What remains plausible so far as I can see:
'Neglog' transform (Whittaker et al. 2005): I am not unduly perturbed by a report that it makes your data bimodal
Perform the non-parametric equivalent (Friedman test) and compare the results: that is a common check, although in my view overrated because of the very limited quantitative inferences allowed.
I'd add cube root transformation as respecting sign too. More on that here.
EDIT 1: I'd like to have your data as well as your graphs, but the graphs make clear that you are excluding in terms of each modality's mean and SD. That's got to seem arbitrary, when excluding in terms of the overall mean and SD is also possible.
Just to illustrate the real (or apparent) problems I simulated a skewed distribution which has approximately the same range as your raw intercepts. (The details of the forgery should not be important, but I drew from a beta distribution with shape parameters 1 and 3 and shifted and stretched to get limits about $-$150, 620.)
Quantile plots of the raw "data", neglog transformed and cube root transformed are given here:
The plots suggest
Outliers (which aren't extraordinary at all in my view) are drawn in helpfully by either transform.
The marginal distributions that result are indeed bimodal, because each transformation is steepest at zero, so values near zero get stretched apart relative to others.
Cube root is a little gentler than neglog.

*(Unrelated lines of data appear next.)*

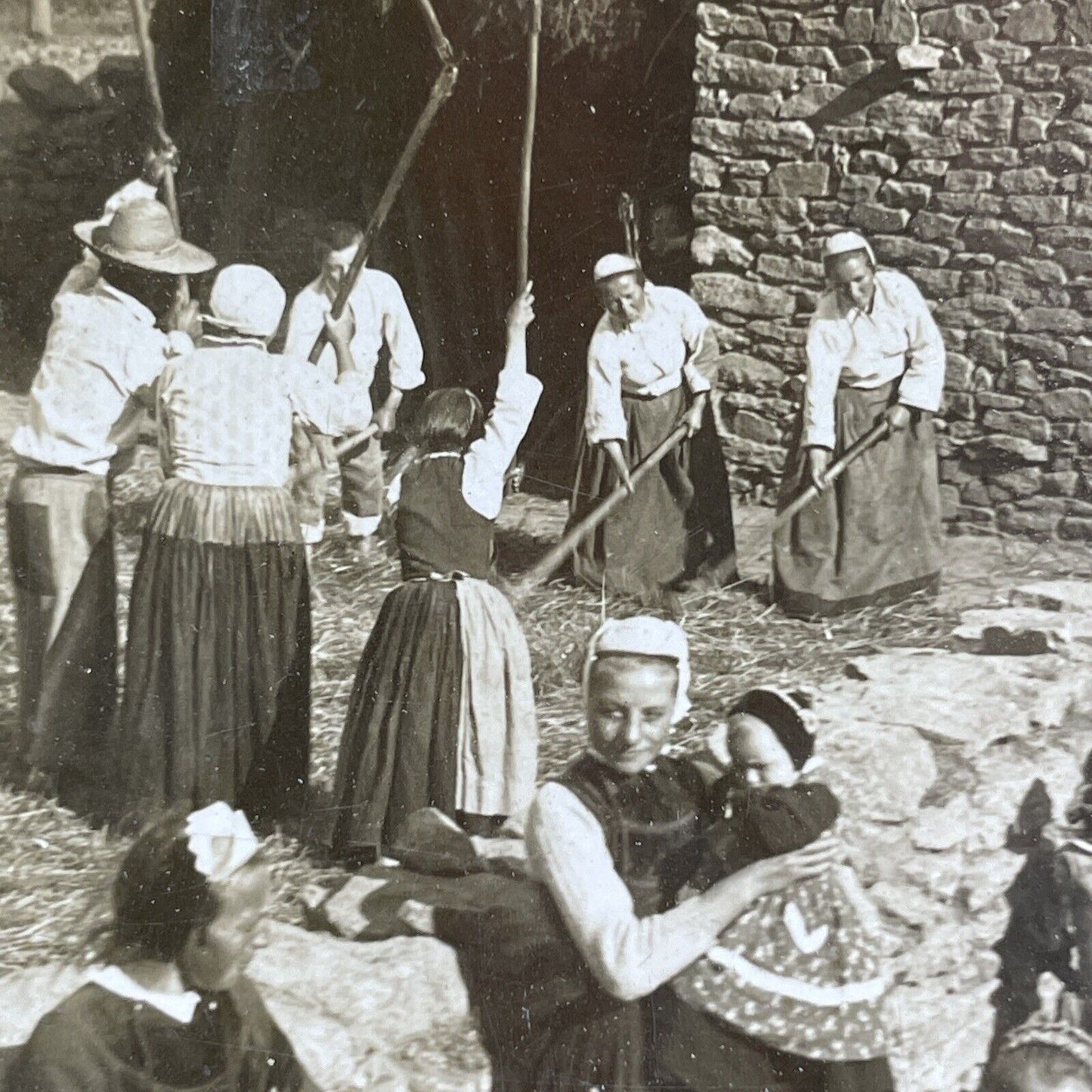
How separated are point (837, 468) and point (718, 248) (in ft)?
2.14

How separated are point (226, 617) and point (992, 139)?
2.26m

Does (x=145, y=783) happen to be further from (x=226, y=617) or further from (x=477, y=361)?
(x=477, y=361)

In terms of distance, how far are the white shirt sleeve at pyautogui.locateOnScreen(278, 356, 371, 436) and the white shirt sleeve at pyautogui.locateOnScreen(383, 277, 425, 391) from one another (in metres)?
0.11

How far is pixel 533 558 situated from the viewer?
12.1 feet

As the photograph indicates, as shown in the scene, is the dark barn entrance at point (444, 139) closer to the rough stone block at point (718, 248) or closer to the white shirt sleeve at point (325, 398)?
the rough stone block at point (718, 248)

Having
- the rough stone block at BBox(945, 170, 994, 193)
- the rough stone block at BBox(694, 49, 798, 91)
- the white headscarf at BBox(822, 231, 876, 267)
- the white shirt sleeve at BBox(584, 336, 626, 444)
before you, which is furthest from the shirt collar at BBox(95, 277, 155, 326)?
the rough stone block at BBox(945, 170, 994, 193)

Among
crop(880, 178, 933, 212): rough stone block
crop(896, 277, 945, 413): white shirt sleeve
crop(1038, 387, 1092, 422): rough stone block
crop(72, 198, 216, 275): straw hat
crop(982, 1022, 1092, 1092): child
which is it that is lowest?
crop(982, 1022, 1092, 1092): child

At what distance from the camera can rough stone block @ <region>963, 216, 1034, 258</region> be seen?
3543mm

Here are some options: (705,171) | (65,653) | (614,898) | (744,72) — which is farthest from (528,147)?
(614,898)

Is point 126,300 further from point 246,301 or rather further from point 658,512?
point 658,512

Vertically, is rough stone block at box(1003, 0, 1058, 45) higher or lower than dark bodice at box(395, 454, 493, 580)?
higher

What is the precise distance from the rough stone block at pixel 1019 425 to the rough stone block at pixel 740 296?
585 mm

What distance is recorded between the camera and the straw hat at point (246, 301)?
3547 mm

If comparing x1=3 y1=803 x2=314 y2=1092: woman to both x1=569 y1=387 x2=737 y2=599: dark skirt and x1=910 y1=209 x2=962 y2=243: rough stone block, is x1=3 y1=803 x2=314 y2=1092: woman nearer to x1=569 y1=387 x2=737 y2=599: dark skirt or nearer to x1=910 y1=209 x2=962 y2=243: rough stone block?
x1=569 y1=387 x2=737 y2=599: dark skirt
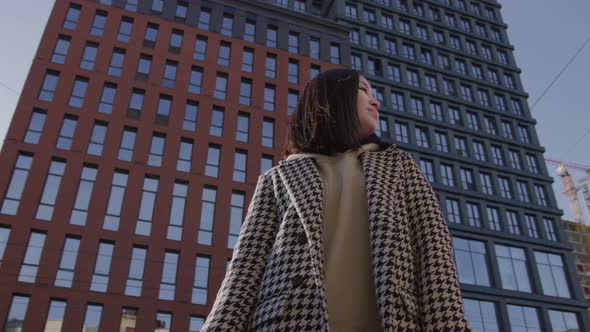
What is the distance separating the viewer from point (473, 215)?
127ft

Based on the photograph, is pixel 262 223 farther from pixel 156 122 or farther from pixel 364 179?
pixel 156 122

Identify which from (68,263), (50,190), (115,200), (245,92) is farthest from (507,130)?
(68,263)

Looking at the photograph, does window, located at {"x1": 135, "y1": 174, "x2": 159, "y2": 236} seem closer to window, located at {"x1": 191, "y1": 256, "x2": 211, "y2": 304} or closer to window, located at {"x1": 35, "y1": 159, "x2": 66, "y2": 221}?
window, located at {"x1": 191, "y1": 256, "x2": 211, "y2": 304}

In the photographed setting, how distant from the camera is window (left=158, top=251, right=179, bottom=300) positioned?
26.1 m

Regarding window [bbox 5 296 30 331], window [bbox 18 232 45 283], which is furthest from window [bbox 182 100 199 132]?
window [bbox 5 296 30 331]

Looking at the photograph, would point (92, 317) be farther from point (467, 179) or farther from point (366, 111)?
point (467, 179)

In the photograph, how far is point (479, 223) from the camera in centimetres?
3853

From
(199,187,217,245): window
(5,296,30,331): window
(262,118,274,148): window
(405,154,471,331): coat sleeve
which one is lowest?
(405,154,471,331): coat sleeve

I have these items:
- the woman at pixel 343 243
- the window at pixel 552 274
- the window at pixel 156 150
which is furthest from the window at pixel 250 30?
the woman at pixel 343 243

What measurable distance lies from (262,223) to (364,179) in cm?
50

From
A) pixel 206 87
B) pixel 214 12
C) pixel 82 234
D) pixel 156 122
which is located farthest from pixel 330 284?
pixel 214 12

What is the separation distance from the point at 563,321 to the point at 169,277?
2660cm

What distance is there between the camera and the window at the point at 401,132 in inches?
1569

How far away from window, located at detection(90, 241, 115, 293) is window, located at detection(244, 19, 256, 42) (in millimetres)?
17886
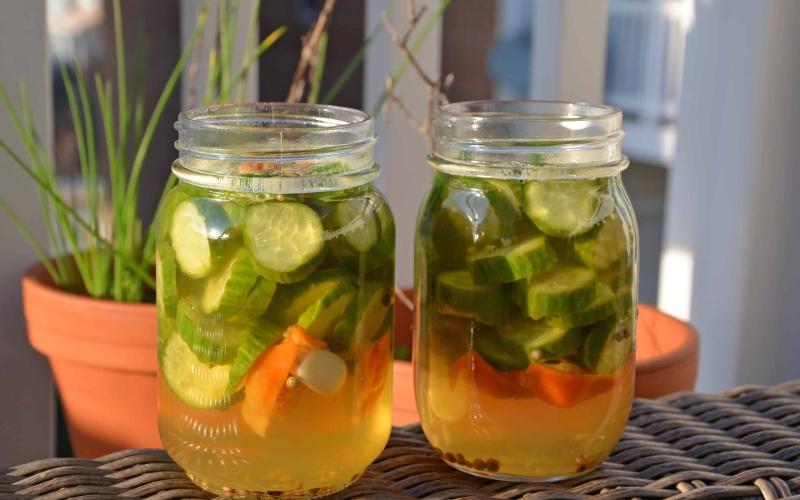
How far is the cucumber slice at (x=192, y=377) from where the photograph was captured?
1.74 ft

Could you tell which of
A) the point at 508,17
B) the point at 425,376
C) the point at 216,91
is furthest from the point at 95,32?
the point at 425,376

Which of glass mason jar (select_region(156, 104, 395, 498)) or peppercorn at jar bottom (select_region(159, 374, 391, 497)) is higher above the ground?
glass mason jar (select_region(156, 104, 395, 498))

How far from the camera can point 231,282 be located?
0.52 meters

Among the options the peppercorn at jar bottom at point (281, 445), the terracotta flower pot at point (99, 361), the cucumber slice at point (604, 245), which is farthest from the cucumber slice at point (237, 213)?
the terracotta flower pot at point (99, 361)

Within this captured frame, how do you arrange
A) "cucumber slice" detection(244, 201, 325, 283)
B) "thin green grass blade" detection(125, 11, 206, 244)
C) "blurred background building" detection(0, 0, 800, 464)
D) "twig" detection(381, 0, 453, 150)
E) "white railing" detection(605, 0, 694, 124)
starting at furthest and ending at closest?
"white railing" detection(605, 0, 694, 124)
"blurred background building" detection(0, 0, 800, 464)
"thin green grass blade" detection(125, 11, 206, 244)
"twig" detection(381, 0, 453, 150)
"cucumber slice" detection(244, 201, 325, 283)

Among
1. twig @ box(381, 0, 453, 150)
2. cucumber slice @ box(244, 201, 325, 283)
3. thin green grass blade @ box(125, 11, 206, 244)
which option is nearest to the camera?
cucumber slice @ box(244, 201, 325, 283)

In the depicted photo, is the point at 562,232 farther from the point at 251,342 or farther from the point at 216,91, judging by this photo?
the point at 216,91

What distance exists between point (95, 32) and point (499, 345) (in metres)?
3.38

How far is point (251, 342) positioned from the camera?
1.69ft

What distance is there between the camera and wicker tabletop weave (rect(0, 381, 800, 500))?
0.59 metres

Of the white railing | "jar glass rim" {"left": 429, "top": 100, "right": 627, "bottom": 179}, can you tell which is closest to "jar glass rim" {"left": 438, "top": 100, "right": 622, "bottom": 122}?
"jar glass rim" {"left": 429, "top": 100, "right": 627, "bottom": 179}

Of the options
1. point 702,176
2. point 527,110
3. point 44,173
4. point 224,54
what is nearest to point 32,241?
point 44,173

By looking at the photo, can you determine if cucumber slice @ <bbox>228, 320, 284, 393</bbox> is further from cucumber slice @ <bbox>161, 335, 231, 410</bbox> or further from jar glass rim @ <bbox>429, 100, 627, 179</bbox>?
jar glass rim @ <bbox>429, 100, 627, 179</bbox>

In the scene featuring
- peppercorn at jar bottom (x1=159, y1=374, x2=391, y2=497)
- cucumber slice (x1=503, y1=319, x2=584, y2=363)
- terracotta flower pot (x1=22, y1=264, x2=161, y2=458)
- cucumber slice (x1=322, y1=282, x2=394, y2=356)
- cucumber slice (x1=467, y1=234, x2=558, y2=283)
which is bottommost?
terracotta flower pot (x1=22, y1=264, x2=161, y2=458)
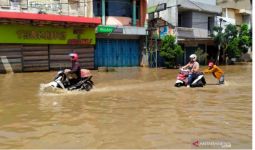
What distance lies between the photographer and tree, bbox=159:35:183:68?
27.8 meters

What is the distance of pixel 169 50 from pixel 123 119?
20444mm

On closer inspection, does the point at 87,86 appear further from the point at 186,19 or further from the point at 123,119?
the point at 186,19

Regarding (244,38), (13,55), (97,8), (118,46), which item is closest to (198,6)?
(244,38)

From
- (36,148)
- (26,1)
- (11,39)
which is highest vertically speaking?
(26,1)

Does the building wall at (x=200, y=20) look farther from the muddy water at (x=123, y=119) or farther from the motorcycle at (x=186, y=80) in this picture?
the muddy water at (x=123, y=119)

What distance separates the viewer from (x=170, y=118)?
776 centimetres

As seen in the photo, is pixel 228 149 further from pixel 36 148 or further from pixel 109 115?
pixel 109 115

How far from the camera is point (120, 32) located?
88.8 ft

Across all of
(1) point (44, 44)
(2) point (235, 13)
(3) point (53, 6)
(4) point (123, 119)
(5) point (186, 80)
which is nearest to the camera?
(4) point (123, 119)

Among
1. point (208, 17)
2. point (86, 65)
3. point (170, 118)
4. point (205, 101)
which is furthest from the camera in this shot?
point (208, 17)

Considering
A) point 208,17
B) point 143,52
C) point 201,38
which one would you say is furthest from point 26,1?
point 208,17

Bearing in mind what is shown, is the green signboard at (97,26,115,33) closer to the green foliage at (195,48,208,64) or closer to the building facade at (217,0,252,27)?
the green foliage at (195,48,208,64)

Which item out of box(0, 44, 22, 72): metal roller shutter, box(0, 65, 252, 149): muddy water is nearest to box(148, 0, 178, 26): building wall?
box(0, 44, 22, 72): metal roller shutter

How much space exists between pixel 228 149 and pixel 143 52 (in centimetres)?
2392
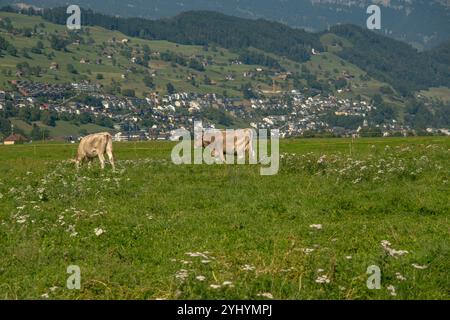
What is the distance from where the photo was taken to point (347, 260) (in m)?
12.9

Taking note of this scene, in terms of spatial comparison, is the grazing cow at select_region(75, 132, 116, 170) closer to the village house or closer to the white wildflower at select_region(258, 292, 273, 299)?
the white wildflower at select_region(258, 292, 273, 299)

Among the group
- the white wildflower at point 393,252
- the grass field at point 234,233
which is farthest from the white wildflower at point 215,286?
the white wildflower at point 393,252

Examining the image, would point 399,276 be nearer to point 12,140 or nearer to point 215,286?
point 215,286

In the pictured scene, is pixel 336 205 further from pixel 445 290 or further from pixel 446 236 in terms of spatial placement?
pixel 445 290

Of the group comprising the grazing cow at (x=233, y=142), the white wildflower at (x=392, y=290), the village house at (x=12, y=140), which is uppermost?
the grazing cow at (x=233, y=142)

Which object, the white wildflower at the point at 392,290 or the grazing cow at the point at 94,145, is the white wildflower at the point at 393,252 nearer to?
the white wildflower at the point at 392,290

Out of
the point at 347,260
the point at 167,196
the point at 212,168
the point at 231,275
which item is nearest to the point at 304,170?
the point at 212,168

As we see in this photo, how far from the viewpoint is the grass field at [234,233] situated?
11.3 meters

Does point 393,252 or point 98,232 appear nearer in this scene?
point 393,252

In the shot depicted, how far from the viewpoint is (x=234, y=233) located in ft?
52.5

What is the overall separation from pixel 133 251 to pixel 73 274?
2561 mm

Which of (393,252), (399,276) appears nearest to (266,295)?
(399,276)

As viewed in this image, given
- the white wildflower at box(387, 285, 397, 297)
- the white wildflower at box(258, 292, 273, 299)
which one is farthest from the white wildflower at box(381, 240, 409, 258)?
the white wildflower at box(258, 292, 273, 299)

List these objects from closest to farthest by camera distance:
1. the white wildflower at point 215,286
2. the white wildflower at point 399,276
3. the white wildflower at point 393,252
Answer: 1. the white wildflower at point 215,286
2. the white wildflower at point 399,276
3. the white wildflower at point 393,252
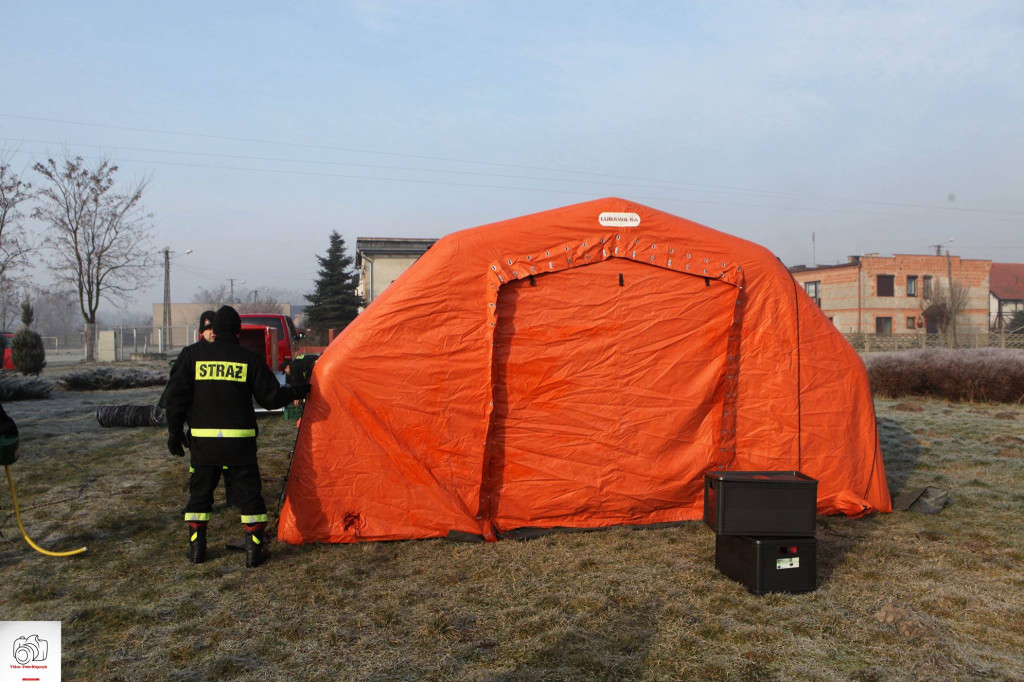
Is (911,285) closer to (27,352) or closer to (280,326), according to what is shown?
(280,326)

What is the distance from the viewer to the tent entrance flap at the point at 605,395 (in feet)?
17.7

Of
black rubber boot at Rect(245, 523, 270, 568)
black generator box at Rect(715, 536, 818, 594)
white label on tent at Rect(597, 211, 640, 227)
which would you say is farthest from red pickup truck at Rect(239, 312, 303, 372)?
black generator box at Rect(715, 536, 818, 594)

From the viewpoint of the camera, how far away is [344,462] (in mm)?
5141

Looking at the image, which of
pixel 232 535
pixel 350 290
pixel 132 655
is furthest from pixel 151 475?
pixel 350 290

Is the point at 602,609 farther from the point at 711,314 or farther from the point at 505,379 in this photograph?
the point at 711,314

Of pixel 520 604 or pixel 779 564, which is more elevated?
pixel 779 564

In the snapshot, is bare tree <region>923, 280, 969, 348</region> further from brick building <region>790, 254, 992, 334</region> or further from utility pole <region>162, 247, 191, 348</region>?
utility pole <region>162, 247, 191, 348</region>

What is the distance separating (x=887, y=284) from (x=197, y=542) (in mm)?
51551

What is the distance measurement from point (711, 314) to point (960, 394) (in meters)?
10.8

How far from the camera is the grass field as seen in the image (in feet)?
10.8

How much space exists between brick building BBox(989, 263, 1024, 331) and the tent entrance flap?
55.1 m

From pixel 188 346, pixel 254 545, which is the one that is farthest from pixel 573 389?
pixel 188 346

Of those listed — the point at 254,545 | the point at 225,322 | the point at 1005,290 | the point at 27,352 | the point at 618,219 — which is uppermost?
the point at 1005,290

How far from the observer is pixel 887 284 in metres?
47.0
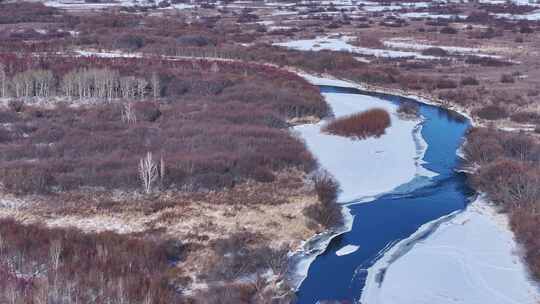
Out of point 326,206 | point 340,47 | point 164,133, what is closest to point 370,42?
point 340,47

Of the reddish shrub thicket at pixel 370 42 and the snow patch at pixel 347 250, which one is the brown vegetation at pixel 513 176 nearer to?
the snow patch at pixel 347 250

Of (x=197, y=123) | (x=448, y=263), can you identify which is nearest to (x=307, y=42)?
(x=197, y=123)

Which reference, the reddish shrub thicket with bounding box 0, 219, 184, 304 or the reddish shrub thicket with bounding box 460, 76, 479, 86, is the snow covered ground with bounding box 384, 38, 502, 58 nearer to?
the reddish shrub thicket with bounding box 460, 76, 479, 86

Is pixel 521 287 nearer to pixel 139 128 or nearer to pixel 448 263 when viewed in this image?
pixel 448 263

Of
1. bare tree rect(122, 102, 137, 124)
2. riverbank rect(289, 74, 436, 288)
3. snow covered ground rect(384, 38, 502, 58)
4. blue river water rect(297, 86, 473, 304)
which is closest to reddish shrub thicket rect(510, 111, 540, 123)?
blue river water rect(297, 86, 473, 304)

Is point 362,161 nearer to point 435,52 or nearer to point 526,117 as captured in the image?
point 526,117

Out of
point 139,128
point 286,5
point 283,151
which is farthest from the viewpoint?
point 286,5

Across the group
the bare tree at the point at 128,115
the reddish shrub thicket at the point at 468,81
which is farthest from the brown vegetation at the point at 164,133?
the reddish shrub thicket at the point at 468,81
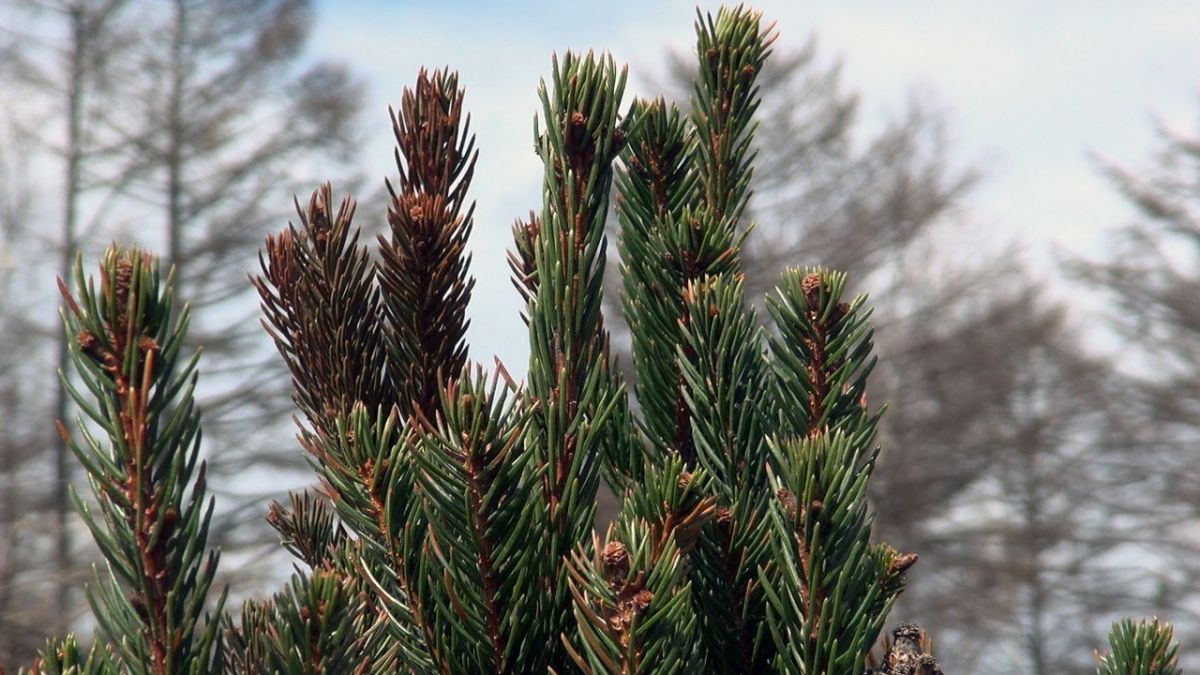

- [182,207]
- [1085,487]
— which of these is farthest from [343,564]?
[1085,487]

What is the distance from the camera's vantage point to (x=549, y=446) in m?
1.42

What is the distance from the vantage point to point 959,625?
2166 centimetres

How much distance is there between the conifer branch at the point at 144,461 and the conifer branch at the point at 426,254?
1.84 feet

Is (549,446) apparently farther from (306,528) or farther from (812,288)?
(306,528)

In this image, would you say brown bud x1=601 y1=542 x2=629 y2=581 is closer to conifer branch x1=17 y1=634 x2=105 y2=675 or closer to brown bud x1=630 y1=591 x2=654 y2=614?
brown bud x1=630 y1=591 x2=654 y2=614

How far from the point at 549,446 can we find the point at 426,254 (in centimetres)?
45

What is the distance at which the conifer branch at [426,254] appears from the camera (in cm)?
172

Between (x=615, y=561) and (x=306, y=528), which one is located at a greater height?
(x=306, y=528)

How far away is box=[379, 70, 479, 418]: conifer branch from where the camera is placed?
1717 mm

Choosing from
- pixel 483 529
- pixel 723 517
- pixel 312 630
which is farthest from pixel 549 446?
pixel 312 630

I see no reason to suppose that the gain of #1 is outweighed by the shape change of #2. Indeed, large intercepts of either sign seem likely to have large standard errors and each transformation may help in that respect.
The key point is that it doesn't seem out of order to use mean-based summaries such as ANOVA on data like these, with or even without transformation. A generalised linear model with appropriate link is a good way to proceed, although you may have to write some extra code.
The five points labelled on each vertical axis are the maximum, upper quartile, median, lower quartile and minimum in each case. As grid lines are also provided for cumulative probabilities 0(0.25)1, it is possible to trace quartile-based boxes such as would appear on a conventional box plot.
EDIT 2: Thanks for posting a copy of your data.
Some experiments indicate:
- With your data cube root is distinctly gentler than neglog, because your data are more non-normal than my simulated data. It works well to pull in moderate outliers and reduce skewness. The plots put median and quartiles boxes on top of quantile plots, so-called quantile-box plots.

Repeated measures ANOVA is fairly robust insofar as P-values are scientifically similar for raw data (with no outlier removal) and cube roots.
Scatter plots of pairs of modalities seem easier to think about too. The separation into positive and negative clumps is fortuitous (presumably nothing rules out intercept estimates that are very close to zero) but may be instructive.

General hint on graphing: As is common with logarithmic scales, I'd advise that you label axes with numbers on your original scale, to help make clear where the transformation stretches and squeezes.
Disclaimer: I have no expertise in your field and cannot advise on scientific interpretation.